The first lesson of this case is that the two-factor verification does not always seem to be effective, especially when one of the “factors” in the two-factor verification can be “lost” or self-centered “reset”.
In this case, the China Resident ID number is easy to lose, and the control of the mobile phone number can be self-centered “reset”.
China Resident Identity Card Number is one of the bases for KYC verification on many platforms, while KYC is regarded as “one of the factors” for other two-factor authentication.
According to Chinese regulations, a citizen’s identity card number will not be changed for a lifetime, which means it will be leaked through various channels, such as hotel attendants, bank staff, airlines and, of course, Internet databases.
ID cards system are not unique to China. In the United States, social security numbers and driver’s license numbers are often used as KYC certification materials, but they are also unreliable. Because you need to show these two ID cards to many people in your life, and their numbers are difficult to change.
The second lesson of this case is that Single sign-on Login is not reliable.
Internet users in other parts of the world often do not rely on their mobile numbers to log on to all Internet services as they do in China, but they use Google, Facebook and Email.
This means that if the theft of a mobile phone number in this case is replaced by a stolen Google or Facebook account, it can happen anywhere in the world.
In particular, you should avoid using the same account to log in to your entire capital flow. To put it simply, your online banking, Paylater, Robinhood and Amazon accounts should use different emails to prevent hackers from making money flow work with single attack.
In addition, when one of your accounts is stolen, you should not only report the loss and freeze the stolen account, but also report the loss and freeze other accounts associated with the lost account as quickly as possible.
The third lesson of this case is that those applications with low security levels are of great value to hackers.
People always think that only accounts that can move funds directly deserve our attention, but in fact you don’t know how hackers will use your information, so all Internet services should be considered to have the same security priority.
In this case, a low security priority service that can only query the ID number is used to obtain key information about the unlocked asset account.

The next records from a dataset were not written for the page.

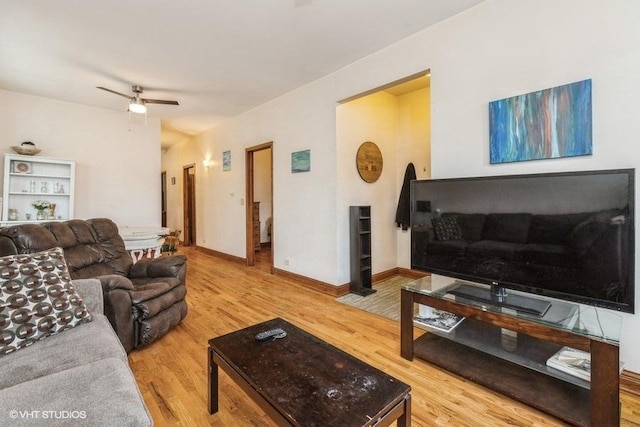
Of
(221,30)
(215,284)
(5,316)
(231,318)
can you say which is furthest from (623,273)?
(215,284)

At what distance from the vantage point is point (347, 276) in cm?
371

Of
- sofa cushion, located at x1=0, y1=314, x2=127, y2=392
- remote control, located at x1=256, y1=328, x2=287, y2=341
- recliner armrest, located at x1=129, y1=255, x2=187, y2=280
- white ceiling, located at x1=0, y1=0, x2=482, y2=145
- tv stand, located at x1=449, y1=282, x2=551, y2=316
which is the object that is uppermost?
white ceiling, located at x1=0, y1=0, x2=482, y2=145

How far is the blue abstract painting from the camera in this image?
72.2 inches

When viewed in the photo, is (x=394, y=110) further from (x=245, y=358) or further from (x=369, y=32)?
(x=245, y=358)

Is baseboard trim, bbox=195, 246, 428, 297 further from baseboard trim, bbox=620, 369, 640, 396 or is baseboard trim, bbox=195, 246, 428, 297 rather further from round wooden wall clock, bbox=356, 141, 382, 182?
baseboard trim, bbox=620, 369, 640, 396

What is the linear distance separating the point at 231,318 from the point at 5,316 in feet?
5.57

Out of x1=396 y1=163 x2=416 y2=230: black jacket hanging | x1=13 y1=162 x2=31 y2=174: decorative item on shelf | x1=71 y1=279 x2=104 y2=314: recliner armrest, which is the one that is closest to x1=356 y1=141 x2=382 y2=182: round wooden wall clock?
x1=396 y1=163 x2=416 y2=230: black jacket hanging

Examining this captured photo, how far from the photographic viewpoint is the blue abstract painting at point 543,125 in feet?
6.01

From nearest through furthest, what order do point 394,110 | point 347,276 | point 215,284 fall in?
1. point 347,276
2. point 215,284
3. point 394,110

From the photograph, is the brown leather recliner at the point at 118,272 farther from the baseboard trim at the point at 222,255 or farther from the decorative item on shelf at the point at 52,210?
the baseboard trim at the point at 222,255

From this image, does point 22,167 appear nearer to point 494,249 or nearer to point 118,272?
point 118,272

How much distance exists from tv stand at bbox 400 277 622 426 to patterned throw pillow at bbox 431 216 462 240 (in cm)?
39

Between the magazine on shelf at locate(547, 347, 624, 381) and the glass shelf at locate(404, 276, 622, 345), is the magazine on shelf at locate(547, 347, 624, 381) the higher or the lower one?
the lower one

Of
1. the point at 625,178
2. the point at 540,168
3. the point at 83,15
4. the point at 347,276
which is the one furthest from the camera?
the point at 347,276
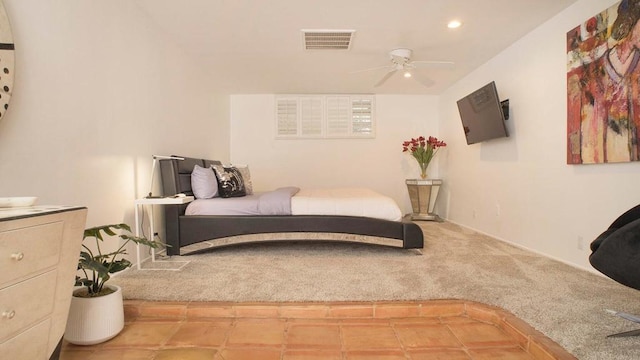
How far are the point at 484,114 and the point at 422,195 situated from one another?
180 cm

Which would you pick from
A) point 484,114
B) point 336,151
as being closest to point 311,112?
point 336,151

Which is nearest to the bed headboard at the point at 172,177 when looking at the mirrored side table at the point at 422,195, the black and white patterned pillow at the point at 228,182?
the black and white patterned pillow at the point at 228,182

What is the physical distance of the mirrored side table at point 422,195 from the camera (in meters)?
5.18

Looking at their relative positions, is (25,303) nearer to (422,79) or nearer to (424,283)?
(424,283)

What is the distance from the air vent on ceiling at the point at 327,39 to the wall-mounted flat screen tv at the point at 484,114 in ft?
5.61

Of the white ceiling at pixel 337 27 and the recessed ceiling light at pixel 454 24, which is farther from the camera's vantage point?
the recessed ceiling light at pixel 454 24

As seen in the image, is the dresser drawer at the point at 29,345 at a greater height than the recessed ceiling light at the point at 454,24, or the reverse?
the recessed ceiling light at the point at 454,24

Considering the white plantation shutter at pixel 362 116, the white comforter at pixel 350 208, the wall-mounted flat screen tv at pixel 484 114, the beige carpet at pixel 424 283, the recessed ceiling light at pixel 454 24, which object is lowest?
the beige carpet at pixel 424 283

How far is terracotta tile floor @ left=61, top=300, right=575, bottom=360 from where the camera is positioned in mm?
1499

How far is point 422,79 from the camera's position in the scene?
477 centimetres

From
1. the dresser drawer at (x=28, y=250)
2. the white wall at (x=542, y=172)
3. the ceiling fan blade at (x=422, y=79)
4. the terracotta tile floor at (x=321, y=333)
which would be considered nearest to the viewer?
the dresser drawer at (x=28, y=250)

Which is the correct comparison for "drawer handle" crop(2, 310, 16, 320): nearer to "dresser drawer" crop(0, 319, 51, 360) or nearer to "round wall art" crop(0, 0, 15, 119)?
"dresser drawer" crop(0, 319, 51, 360)

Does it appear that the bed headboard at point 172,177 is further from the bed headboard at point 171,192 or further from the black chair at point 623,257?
the black chair at point 623,257

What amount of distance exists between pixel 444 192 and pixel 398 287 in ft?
12.0
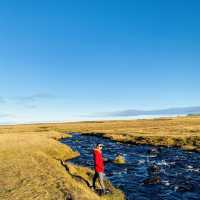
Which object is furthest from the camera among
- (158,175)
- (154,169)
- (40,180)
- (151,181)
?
(154,169)

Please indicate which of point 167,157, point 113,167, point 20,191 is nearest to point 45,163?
point 113,167

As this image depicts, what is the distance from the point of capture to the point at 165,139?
2625 inches

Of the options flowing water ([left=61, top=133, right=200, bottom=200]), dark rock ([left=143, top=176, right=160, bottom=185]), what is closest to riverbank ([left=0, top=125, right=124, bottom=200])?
flowing water ([left=61, top=133, right=200, bottom=200])

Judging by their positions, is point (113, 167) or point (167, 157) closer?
point (113, 167)

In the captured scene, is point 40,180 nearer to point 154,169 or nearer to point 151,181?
point 151,181

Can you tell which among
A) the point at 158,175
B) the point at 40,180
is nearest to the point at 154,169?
the point at 158,175

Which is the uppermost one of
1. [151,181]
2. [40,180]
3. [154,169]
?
[40,180]

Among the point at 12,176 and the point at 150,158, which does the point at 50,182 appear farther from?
the point at 150,158

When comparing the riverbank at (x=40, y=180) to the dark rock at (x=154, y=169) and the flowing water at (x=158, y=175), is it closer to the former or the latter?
the flowing water at (x=158, y=175)

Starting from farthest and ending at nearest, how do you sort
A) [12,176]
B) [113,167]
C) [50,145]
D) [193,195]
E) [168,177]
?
[50,145] < [113,167] < [168,177] < [12,176] < [193,195]

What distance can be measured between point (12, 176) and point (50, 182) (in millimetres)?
4604

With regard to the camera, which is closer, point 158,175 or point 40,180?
point 40,180

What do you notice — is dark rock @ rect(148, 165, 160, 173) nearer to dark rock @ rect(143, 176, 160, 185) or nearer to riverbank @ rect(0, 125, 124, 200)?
dark rock @ rect(143, 176, 160, 185)

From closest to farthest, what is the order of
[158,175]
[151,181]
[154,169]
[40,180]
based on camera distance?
[40,180]
[151,181]
[158,175]
[154,169]
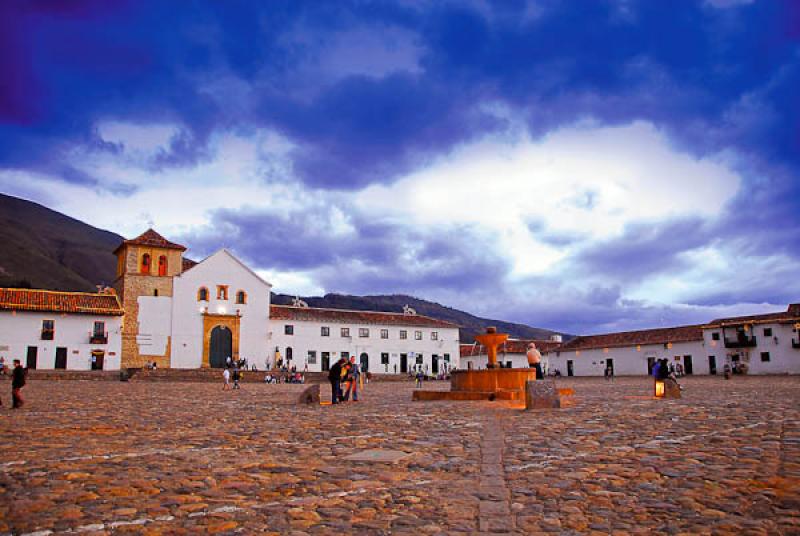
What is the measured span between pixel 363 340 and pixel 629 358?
26.6 m

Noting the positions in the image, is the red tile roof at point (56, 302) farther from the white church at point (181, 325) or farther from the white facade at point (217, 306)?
the white facade at point (217, 306)

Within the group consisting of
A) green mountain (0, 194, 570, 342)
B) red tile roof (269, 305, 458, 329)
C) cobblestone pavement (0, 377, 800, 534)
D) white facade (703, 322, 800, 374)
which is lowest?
cobblestone pavement (0, 377, 800, 534)

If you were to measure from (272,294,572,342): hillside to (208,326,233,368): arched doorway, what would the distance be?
104 m

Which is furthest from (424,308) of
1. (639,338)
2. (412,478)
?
(412,478)

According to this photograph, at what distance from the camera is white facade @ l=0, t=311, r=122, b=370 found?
143 feet

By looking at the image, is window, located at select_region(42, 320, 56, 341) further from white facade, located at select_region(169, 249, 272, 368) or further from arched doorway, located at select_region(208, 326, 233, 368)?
arched doorway, located at select_region(208, 326, 233, 368)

Similar things can happen in other countries and other situations. For example, we can imagine that a hacker might be able to hack into your Fetch Rewards, and steal receipts to initiate a massive refund.
However, for ordinary people, overprotection is also a problem.
The last part of the original article calls on everyone to set the PUK(Personal Unblocking Key) of the SIM card. This is an almost unbreakable lock to ensure that only the correct password can be entered to turn on the communication function of SIM. It can prevent the SIM card from being moved by thieves to another mobile phone to continue to use after the phone is lost.
But as a result, in the following week, countless readers locked their SIM cards by mistake and had to replace them with new SIM.